Since 2011, he has been a member of the Scientific Advisory Committee to the U.S. Census, and has served as a reviewer for NIH and NSF grants since 2000. He currently serves as a deputy editor of Demography and an associate editor for Demographic Research.

Hummer received his Ph.D. in Sociology from Florida State University and is joining the UNC Sociology Department as the Howard W. Odum Professor in July 2015.

His research incorporates CPC’s signature theme Population Movement, Diversity, and Inequality.

Mosi Ifatunji’s research is focused on the role that race and culture play in the manufacture of social stratification. He is specifically interested in what he calls the ‘black ethnic comparative,’ or various comparisons between African Americans and black immigrants. The utility of this comparative is that it provides for a quasi-experimental design where ‘racial phenotype’ (i.e., skin color, hair texture and bone structure) is held constant across different population groups, thus allowing for an examination of the degree to which various within group attributes, such as human capital and cultural attributes, are responsible for both black ethnic disparities and social inequality more generally. This comparative work also allows him to advance theory on ‘racialization.’ Recently, some have argued that the process of racialization includes non-physical features. Since the comparative holds racial phenotype constant across different populations, his research consolidates and tests the viability of this thinking by considering the degree to which the process of racialization is different across black ethnic groups.

He is the Instructor for Methodological Issues in Quantitative Research on Race and Ethnicity (MIQRRE), a course provided by the Inter-University Consortium for Social and Political Research (ICPSR) Summer Program, at the Institute for Social Research (ISR) of the University of Michigan at Ann Arbor.

Ifatunji received his Ph.D. in Sociology from the University of Illinois. He was a postdoctoral scholar at CPC from 2011 until 2013. He is an Assistant Professor of Sociology at UNC. His research incorporates CPC’s signature theme Population Movement, Diversity, and Inequality.

Michael Shanahan is doing innovative life course research at the intersection of biology, genetics, and sociology. He is integrating life course sociology with molecular genetics with a focus on integrating genetic factors into the analysis of human behavior. He has work with Add Health data to explore the gene-environment interplay across the life course. He is extending this work to the study of mRNA expression in Add Health and continues work exploring a sociological frame and identification of a set of social mechanisms that can be classified and understood in terms of social forces that seem to turn genes on and off.

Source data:
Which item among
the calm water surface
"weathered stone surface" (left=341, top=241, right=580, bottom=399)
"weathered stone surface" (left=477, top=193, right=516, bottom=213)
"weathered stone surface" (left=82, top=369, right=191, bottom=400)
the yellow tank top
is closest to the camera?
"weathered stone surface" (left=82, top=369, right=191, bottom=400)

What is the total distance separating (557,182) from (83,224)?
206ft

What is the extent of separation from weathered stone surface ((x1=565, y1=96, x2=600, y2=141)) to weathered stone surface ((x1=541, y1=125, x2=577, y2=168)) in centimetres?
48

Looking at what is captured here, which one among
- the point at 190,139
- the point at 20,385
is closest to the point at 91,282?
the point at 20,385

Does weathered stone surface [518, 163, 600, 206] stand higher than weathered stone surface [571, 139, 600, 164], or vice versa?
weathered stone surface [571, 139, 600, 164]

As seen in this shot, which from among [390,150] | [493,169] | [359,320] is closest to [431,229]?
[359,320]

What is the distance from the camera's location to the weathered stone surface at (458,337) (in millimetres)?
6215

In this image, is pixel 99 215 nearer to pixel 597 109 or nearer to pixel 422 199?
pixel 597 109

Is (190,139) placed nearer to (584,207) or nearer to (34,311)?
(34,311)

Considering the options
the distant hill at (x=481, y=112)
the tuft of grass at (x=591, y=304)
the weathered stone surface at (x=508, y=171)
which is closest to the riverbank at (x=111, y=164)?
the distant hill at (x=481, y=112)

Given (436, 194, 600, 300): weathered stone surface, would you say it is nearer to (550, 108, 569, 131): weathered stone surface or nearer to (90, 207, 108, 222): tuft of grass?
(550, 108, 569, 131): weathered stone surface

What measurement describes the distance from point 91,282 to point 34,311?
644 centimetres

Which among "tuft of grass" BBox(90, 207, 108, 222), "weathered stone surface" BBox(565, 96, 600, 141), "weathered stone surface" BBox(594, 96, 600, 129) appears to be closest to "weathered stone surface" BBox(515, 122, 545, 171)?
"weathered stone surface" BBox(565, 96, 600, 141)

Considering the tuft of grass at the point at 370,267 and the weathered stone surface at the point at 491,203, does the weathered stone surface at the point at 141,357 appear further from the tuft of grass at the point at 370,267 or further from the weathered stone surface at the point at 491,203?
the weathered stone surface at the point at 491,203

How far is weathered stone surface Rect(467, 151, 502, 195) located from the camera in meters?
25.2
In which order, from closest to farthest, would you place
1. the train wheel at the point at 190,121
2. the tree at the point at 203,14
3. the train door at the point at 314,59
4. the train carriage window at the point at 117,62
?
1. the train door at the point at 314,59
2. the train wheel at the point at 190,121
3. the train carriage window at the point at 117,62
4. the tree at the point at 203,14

Problem statement:
Write out the portion of the faculty profiles between "Hummer received his" and "in July 2015.", inclusive.

Response box:
Hummer received his Ph.D. in Sociology from Florida State University and is joining the UNC Sociology Department as the Howard W. Odum Professor in July 2015.